Cette session qui s’ouvre aujourd’hui devrait se prolonger jusque samedi en fin d’après-midi. C’est dire, au vu du contexte actuel, l’importance de cette session budgétaire, et sans doute, nos débats nous empêcheront-ils donc de participer aux mobilisations à Nantes, Brest et Rennes pour la création d’un service public audiovisuel bilingue en Bretagne.
Cette revendication que nous portons de longue date verrait-elle enfin le jour? Nous ne pouvons que le souhaiter et l’attente est forte du côté des salariés de France 3, lesquels, à travers leurs syndicats, soutiennent cette démarche qui leur ouvrirait de nouvelles perspectives. Car à l’heure où notre priorité commune est la création d’emplois, la construction d’un service public audiovisuel régional est, à n’en pas douter, le meilleur moyen de démontrer que nos langues et nos cultures ne sont pas seulement une richesse immatérielle, elles sont aussi un atout économique et social.
Pourvu donc que l’attente ne soit pas déçue, car cela a malheureusement trop souvent été le cas ces derniers mois. En effet, il est une autre opportunité qui aurait pu amener de nouveaux emplois en Bretagne. En matière de technologies numériques, pour lesquelles notre Région a de grandes ambitions, le projet de loi écologiste qui avait vocation à protéger la santé de nos concitoyens des risques résultant de l’exposition aux ondes électromagnétiques ouvrait aussi de nouvelles perspectives à l’industrie des Communications. Les entreprises qui sauront développer des technologies alliant mobilité et sécurité sanitaire effaceront leurs concurrents. Sous les coups d’une Ministre visiblement attentive aux arguments des lobbies, cette loi n’a même pas pu être débattue. Ne nous étonnons pas, donc, si demain les marchés sont pris par d’autres. Quant aux propos de cette même Ministre, déclarant que les ondes électromagnétiques faisaient l’objet de « peurs irrationnelles », nous ne pouvons que souhaiter que celles-ci ne soient pas le futur scandale sanitaire de demain.
Cette faculté à balayer d’un revers de la main un débat et des propositions novatrices, c’est l’un des maux de la France. Il empêche souvent les projets d’avenir en protégeant les pré-carrés de grandes entreprises nationales. C’est parce qu’il faut protéger AREVA et la filière nucléaire que l’essor des énergies renouvelables a été tardif, c’est parce qu’il faut protéger les grands opérateurs de télécommunications français que le débat sur les ondes n’aura pas lieu, c’est pour Vinci et les multinationales du BTP qu’il faut un nouvel aéroport à Notre Dame des Landes, c’est pour les grands opérateurs de l’énergie qu’il faut une centrale gaz à Landivisiau. Le résultat on le connaît : les investissements vont à quelques grandes infrastructures quand l’argent manque pour répondre aux urgences sociales et environnementales, pour accélérer les investissements qui nous protégeront du mur environnemental comme des détestations sociales accrues. Et l’on s’étonne ensuite que les Français s’impatientent ; que le changement se fasse attendre.

◆ Travail à faire
[a] Traduisez en anglais cette phrase de l'extrait : « Les entreprises qui sauront développer des technologies alliant mobilité et sécurité sanitaire effaceront leurs concurrents. »
[b] Citez le passage de l'extrait qui s'ouvre sur les mots contenant "Cette revendication que" et se termine par "économique et social.".
La liste n'a aucun rôle dans ce travail.

◆ Informations fournies
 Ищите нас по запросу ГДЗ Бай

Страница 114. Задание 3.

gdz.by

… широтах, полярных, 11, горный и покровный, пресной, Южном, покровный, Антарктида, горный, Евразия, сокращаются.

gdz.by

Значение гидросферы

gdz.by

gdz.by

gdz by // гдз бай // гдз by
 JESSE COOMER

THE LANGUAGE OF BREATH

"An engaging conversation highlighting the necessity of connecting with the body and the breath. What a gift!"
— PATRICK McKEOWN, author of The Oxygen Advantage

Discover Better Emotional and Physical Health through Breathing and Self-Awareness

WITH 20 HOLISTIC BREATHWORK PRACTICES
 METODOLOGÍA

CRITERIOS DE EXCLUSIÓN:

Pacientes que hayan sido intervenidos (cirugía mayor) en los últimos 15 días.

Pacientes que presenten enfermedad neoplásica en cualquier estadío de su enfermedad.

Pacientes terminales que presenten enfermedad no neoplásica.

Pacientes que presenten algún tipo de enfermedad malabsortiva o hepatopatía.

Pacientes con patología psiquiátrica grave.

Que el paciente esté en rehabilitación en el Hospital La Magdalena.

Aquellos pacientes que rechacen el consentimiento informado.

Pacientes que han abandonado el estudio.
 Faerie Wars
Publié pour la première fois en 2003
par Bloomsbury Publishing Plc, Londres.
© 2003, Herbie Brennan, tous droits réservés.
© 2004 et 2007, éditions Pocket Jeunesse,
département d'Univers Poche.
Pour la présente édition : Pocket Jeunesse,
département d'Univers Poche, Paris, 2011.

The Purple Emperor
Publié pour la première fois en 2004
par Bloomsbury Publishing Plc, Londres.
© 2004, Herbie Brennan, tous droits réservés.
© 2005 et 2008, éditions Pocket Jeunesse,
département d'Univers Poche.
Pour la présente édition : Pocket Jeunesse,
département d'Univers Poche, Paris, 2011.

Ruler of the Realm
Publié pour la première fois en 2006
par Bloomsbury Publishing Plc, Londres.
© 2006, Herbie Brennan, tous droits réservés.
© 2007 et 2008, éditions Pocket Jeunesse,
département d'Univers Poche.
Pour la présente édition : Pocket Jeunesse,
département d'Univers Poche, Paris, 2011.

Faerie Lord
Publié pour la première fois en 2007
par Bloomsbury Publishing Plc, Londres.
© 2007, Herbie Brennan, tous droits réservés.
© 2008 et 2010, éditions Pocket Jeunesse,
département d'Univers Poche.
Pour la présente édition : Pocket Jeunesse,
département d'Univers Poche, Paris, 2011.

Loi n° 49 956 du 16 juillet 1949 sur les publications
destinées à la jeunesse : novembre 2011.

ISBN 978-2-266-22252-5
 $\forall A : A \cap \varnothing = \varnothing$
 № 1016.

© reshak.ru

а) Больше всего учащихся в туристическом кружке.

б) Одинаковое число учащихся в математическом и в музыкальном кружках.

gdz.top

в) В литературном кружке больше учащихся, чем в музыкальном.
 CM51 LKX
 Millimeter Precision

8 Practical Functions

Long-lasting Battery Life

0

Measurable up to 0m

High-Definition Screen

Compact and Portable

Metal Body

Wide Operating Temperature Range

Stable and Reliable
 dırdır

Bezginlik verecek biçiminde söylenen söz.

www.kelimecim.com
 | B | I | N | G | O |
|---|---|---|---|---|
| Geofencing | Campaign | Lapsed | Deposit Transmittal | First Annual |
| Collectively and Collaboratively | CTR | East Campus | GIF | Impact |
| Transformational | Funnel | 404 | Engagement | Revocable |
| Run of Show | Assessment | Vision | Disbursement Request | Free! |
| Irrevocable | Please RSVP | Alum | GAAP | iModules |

◆ Réponses par point
[a] Companies that are able to develop technologies combining mobility and health safety will eclipse their competitors.

[b]
Cette revendication que nous portons de longue date verrait-elle enfin le jour? Nous ne pouvons que le souhaiter et l’attente est forte du côté des salariés de France 3, lesquels, à travers leurs syndicats, soutiennent cette démarche qui leur ouvrirait de nouvelles perspectives. Car à l’heure où notre priorité commune est la création d’emplois, la construction d’un service public audiovisuel régional est, à n’en pas douter, le meilleur moyen de démontrer que nos langues et nos cultures ne sont pas seulement une richesse immatérielle, elles sont aussi un atout économique et social.